June 11, 2010. “Today we can see that it has nothing to do with love when conduct unworthy of the priestly life is tolerated,” said the Pope during the closing of Year for Priests. He was referring to bishops who did not defrock priests guilty of abuse.

“Nor does it have to do with love if heresy is allowed to spread and the faith twisted and chipped away, as if it were something that we ourselves had invented.”

About 15 thousands priests attended.

The Los Angeles Times reports:

Benedict celebrated the Mass in sweltering heat after presiding the night before over a vigil in which he strongly defended the church’s requirement that priests take a vow of celibacy.
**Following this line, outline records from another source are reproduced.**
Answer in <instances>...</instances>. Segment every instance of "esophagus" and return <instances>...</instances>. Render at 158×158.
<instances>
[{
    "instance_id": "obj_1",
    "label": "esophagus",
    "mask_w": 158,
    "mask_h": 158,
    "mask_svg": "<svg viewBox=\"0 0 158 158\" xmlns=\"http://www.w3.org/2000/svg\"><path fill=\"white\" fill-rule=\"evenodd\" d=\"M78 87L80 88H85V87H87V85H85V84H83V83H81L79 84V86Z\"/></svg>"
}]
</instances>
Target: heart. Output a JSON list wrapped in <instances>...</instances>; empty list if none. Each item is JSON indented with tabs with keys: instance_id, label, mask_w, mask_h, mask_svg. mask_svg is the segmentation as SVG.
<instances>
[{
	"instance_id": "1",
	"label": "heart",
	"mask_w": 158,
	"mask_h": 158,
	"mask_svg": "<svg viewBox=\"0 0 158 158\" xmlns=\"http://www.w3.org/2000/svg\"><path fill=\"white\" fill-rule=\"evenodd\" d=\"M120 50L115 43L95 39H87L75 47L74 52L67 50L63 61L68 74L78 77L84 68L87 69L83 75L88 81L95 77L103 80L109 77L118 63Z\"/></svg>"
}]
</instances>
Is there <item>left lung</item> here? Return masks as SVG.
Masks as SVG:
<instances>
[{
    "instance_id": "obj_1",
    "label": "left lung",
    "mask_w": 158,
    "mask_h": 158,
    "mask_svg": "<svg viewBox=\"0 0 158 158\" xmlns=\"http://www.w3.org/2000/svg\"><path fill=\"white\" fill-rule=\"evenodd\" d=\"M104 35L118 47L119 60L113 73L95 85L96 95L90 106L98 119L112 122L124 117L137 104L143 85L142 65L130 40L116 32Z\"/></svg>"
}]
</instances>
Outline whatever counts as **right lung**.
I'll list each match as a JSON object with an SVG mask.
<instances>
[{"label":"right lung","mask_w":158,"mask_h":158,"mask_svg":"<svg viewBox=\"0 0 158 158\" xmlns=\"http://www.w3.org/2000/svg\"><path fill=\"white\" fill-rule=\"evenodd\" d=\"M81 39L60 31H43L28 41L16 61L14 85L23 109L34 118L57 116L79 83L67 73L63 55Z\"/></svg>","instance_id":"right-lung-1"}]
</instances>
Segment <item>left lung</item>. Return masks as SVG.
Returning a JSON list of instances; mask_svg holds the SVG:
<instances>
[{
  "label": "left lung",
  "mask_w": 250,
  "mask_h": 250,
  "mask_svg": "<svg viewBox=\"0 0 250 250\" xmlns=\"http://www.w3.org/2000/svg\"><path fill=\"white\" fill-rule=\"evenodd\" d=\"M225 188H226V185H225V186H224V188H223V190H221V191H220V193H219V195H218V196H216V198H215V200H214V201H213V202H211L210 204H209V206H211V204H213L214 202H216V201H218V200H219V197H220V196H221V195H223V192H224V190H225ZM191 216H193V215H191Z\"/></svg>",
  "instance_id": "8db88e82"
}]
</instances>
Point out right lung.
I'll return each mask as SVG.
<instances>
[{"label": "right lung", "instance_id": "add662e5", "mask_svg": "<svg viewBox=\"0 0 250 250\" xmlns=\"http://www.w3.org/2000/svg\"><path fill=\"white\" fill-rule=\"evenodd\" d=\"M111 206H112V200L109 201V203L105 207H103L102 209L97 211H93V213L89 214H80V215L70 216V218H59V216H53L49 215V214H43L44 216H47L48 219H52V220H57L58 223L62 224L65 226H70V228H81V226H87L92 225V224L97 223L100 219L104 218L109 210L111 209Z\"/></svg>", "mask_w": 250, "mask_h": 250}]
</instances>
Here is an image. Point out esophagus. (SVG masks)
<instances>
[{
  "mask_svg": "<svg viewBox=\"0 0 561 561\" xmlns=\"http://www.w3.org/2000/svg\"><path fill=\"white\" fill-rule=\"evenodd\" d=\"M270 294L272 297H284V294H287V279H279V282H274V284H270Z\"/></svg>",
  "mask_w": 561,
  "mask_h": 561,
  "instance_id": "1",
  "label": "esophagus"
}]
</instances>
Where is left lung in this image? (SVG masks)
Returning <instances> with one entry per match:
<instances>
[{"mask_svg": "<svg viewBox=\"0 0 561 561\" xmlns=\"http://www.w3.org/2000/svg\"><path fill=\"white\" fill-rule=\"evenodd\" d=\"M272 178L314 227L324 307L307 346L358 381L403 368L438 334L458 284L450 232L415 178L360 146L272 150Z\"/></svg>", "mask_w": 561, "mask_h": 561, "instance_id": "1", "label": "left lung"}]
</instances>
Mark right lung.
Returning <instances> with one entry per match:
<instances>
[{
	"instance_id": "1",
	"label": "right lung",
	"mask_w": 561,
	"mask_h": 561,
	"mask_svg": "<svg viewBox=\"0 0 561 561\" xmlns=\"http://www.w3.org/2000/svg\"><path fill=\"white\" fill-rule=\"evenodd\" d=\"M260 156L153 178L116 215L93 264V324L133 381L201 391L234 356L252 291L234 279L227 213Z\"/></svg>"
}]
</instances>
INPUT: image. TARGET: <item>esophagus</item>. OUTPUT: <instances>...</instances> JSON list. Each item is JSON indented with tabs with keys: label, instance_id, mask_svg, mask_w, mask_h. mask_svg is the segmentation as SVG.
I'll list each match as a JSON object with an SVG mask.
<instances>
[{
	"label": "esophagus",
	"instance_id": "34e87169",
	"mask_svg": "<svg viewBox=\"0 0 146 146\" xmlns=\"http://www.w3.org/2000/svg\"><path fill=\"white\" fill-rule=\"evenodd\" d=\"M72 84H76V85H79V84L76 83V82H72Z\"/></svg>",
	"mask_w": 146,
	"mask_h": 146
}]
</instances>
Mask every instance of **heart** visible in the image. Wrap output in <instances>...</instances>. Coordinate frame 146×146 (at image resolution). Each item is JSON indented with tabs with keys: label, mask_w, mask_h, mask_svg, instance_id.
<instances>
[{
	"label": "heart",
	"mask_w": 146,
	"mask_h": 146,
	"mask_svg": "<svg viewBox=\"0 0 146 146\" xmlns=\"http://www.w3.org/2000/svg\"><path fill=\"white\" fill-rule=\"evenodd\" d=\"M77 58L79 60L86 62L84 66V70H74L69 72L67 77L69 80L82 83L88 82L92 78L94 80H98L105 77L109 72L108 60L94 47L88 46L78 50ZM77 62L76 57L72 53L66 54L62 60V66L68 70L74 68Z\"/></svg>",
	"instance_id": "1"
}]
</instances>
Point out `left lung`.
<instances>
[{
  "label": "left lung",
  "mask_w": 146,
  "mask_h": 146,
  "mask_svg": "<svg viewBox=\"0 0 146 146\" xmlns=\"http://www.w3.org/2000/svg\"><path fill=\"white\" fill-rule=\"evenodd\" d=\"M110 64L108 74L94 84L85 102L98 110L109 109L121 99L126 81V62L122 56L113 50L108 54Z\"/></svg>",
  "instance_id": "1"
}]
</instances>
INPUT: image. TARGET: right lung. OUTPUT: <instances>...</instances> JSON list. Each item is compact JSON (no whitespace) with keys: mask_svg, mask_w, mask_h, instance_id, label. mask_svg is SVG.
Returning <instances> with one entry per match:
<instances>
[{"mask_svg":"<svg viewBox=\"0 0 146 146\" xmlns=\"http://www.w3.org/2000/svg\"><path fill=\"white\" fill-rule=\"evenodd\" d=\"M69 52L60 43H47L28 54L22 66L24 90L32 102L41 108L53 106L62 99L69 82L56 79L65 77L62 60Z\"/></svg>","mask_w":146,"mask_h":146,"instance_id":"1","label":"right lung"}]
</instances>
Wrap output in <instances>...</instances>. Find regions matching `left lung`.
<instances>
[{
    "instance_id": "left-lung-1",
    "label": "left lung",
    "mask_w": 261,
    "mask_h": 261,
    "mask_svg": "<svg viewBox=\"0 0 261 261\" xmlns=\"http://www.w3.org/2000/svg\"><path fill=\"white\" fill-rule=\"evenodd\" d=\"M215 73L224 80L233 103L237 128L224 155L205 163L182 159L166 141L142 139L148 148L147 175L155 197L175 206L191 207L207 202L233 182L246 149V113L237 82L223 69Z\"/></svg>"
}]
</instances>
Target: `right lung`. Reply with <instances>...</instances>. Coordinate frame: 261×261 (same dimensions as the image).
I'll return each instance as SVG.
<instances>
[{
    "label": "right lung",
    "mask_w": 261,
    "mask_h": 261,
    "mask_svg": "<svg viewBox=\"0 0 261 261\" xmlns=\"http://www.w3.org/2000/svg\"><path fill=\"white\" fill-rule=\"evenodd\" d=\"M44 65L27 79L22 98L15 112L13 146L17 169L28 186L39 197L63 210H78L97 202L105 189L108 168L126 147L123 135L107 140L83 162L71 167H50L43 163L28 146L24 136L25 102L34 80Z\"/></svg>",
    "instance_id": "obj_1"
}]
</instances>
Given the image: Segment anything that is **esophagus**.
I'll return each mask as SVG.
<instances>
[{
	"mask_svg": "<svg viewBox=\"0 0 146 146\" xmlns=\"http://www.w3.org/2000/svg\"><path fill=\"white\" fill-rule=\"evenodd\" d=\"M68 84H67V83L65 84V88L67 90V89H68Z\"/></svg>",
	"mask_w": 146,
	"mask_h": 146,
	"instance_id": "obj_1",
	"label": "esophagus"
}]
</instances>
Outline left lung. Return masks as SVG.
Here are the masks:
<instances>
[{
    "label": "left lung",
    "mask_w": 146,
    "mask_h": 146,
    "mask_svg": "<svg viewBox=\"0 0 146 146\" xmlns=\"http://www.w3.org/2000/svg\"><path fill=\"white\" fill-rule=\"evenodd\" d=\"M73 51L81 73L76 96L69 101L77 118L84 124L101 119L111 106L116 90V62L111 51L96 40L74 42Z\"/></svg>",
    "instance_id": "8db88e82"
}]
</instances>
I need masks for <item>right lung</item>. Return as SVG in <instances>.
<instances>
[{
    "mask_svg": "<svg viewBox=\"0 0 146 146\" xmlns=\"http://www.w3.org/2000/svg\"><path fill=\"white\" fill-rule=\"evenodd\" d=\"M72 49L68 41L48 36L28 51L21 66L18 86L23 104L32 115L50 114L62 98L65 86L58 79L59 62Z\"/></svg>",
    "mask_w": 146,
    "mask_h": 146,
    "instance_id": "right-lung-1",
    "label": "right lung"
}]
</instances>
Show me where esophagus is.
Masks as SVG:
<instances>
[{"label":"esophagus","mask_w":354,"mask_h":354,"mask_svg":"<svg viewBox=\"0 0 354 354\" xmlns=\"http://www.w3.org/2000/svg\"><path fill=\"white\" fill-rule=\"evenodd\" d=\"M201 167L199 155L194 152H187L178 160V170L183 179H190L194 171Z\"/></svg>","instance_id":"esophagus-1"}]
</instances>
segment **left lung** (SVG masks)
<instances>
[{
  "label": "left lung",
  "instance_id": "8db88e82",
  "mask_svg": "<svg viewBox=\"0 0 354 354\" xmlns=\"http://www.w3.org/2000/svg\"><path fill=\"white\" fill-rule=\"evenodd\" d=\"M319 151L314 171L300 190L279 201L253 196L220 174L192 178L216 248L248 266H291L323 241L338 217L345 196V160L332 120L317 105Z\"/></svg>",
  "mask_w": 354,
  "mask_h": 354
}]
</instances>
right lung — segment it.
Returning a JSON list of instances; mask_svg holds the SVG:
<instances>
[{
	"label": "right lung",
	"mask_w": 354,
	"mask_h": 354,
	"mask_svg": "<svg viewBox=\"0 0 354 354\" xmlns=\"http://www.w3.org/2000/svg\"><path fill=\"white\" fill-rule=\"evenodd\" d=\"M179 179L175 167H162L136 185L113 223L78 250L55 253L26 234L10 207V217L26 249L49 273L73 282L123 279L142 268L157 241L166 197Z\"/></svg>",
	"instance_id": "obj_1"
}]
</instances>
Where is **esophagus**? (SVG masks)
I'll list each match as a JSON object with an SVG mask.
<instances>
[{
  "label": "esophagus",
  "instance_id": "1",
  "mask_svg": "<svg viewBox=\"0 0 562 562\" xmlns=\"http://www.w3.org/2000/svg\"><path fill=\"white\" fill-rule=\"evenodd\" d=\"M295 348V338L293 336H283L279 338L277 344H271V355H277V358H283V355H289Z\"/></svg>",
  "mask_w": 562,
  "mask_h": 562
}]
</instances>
Although he has a reputation as an occasionally austere figure, the pope won praise from priests for speaking plainly and showing a keen understanding of their difficulties, as well as for inspiring them with reminders of the importance of their work and depth of their faith.

“It’s a challenge being a priest today, no?” Andres Ulloa, 24, an Ecuadorean seminarian from Guayaquil, said after the Mass. “But he talked about the joys of being a priest…. He knows how to get to the center and the essence of problems.”

And further:
Benedict spoke about “the audacity of God” in trusting men to be priests.

“That God thinks that we are capable of this, that in this way he calls men to his service and thus from within binds himself to them — this is what we wanted to reflect upon and appreciate anew over the course of the past year,” he said.

Although he didn’t announce any new measures to combat sexual abuse, he said the church must use “the shepherd’s rod, the rod with which he protects the faith against those who falsify it.”